Allant dîner oû elle comptait s’ennuyer, elle dit, ‘Ce dîner me pèse sur le cœur avant de me peser sur l’estomac.’

A polacre conveying dispatches from Alexandria to France was taken off Toulon, carried into Minorca, and the dispatches, which did not sink when thrown overboard, have been forwarded by General Fox to the Governt. They contain minute details of the military colony, and complaints of their being in total want of ammunition, etc., etc. The official letter is from Kléber; he conveys a sort of censure upon Bonaparte for his having quitted the army. He encloses Bonaparte’s letter to the army upon his quitting Egypt, in which various reasons for his departure are given; among them is l’obéissance. There is also a letter from the Contrôleur des Finances d’Égypte. He complains bitterly of the difficulty in levying the taxes, and the stubbornness of the Turks, who, sooner than pay will submit to stripes and even death. These letters and many private ones are to be made public and commented on by the mild spirit of Mr. Gifford.[56] They will be published in a few days, before the meeting of Parliament, in order to give the proper cue to those country members whose warlike spirits may have been subdued at the sight of the universal suffering throughout the country—a suffering aggravated, if not caused, by the horrors of war.

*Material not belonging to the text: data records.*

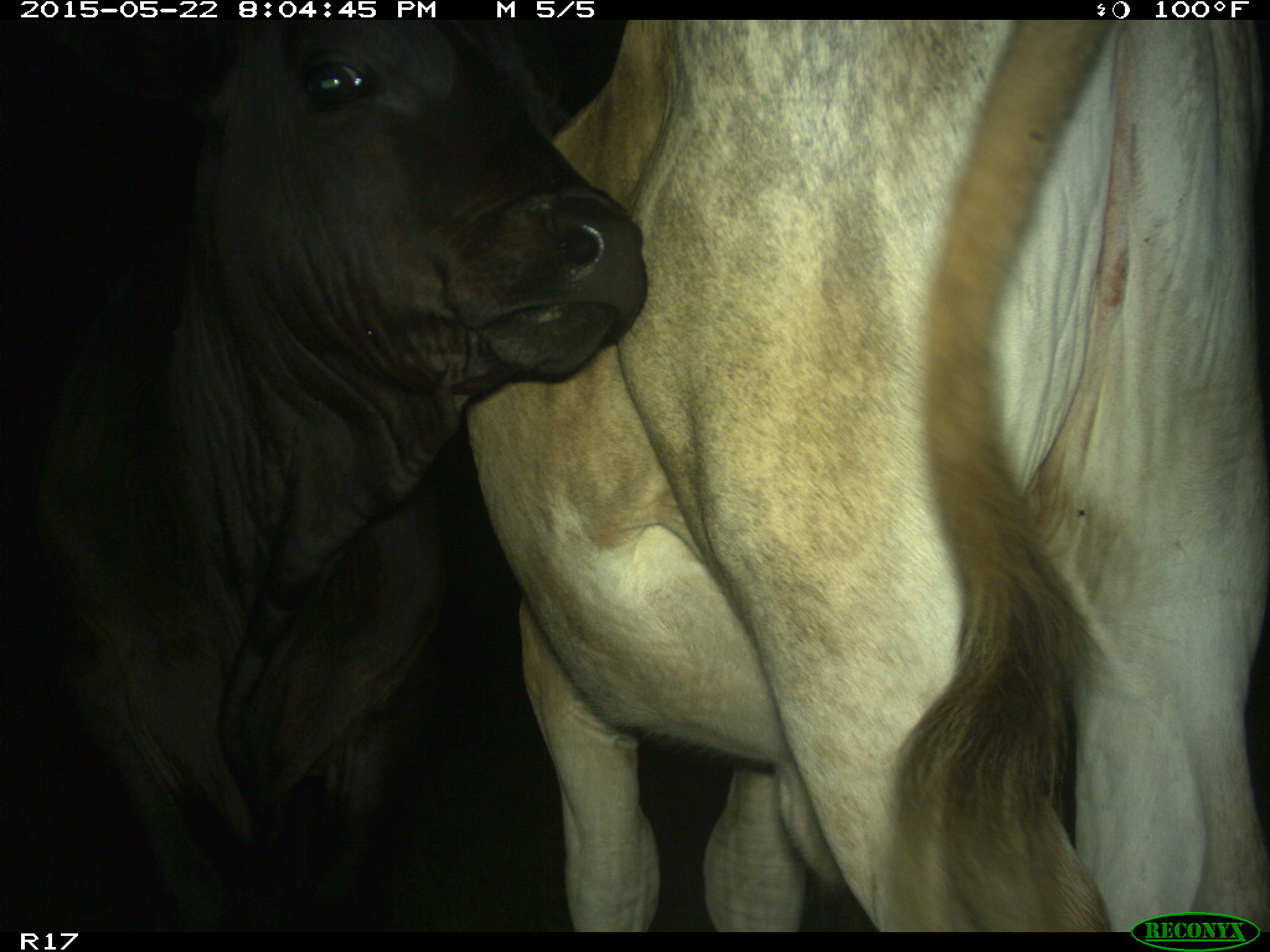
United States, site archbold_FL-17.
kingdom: Animalia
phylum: Chordata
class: Mammalia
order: Artiodactyla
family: Bovidae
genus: Bos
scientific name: Bos taurus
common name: domestic cow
Bos taurus (domestic cow).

There can be nothing more contemptible than the personal pique all Ministerial people seem to feel towards him. The object in publishing these letters is merely to gall him by an expression or two, and for this gratification they shabbily put in the names of individuals, which may be the means of much private ruin. They say, ‘Aye, this will do him up!’

LORD ANDOVER’S DEATH

Poor Ld. Andover![57] Unfortunately, in giving his gun to his groom the piece went off, and the whole contents were lodged in his body: he retained his senses 7 hours after the accident, and died shortly after. His wretched wife! What must her feelings be! Each most tenderly attached to the other. It is the only tie which when dissolved makes the vast world a wilderness. How can piety, fortitude, or reason bear up against such a dreadful calamity? Indeed, one cannot wish it should prolong the existence of the miserable relict. That direful separation alone can shake the love of life so deeply rooted in us all. Canning says Ld. Andover used to remind him of Ld. H. at times. Great heavens! how far beyond a remedy must be her sorrows. Without knowing any of the parties, the despair of the situation quite overcomes me, and draws tears of unfeigned pity from my eyes; how fortunate for her should she never awaken to her wretchedness, but die in the agonies of delirium. Oh! in mercy let such be my close if I am doomed to the—oh! I cannot with calmness suppose the case.

Ye Friday party[58] did very well, dissimilar as are the opinions of the parties. On Saturday Ld. Wycombe brought a Spaniard,[59] who is just come from Paris, and is in England without the knowledge and against the consent of the Ministers. He has resided in Paris during the last four years, and he has adopted the principles of Revolution con amore. He calls the Church Establishment an infamous institution, and appears quite ripe to back his principles by his practice.

Mr. Fox was persuaded to come and attend the House of Commons on the day the subject of the negotiations was discussed. He always must speak well, but I should have preferred an oratorical, philosophical survey of the events that had arisen during the secession to a mere debating speech, which he made.

The intercepted letters are published with a preface avowedly by Canning; the notes are certainly by another hand. During the debate which Mr. Fox attended Canning launched out with his usual flippancy of tongue against the D. of Bedford, and said he would not lose his time in replying to arguments brought forward from a man of such an intellect. Fox gave him the retort uncourteous and made the little great man shrink. In going out he asked him if he seriously thought he could persuade the country that the D. of B. was an idiot. ‘No, I don’t; but why did he attack my publication?’ ‘My publication!’ And such a thing it is; the prophecies announcing the Messiah could not usher him in with more awful pomp than he does these letters to the notice of the public.

LORD KING

It was lucky that the first time Mr. Fox heard his nephew speak, should be when he spoke the best. Tho’ his terror was excessive, yet he possessed himself, and made upon the subject of the negotiation a very able speech. On the Dutch inquiry, moved by Ld. H., Ld. King spoke uncommonly well. Ld. H. was the more pleased, as it was merely out of friendship to him that he prevailed upon himself to conquer his dread of addressing a public assembly. He is a very young man, very handsome, very awkward, and very shy, but very full of most excellent qualities. He is a good son, a warm and generous friend. His principles, political and religious, are inimical to the actual state of those in force. The first are moderated: he was a lover of liberty even to democracy, and still abhors religion to impiety, but the experience that has corrected him of one excess will cure him of the other, and doubtless he will become very like other people.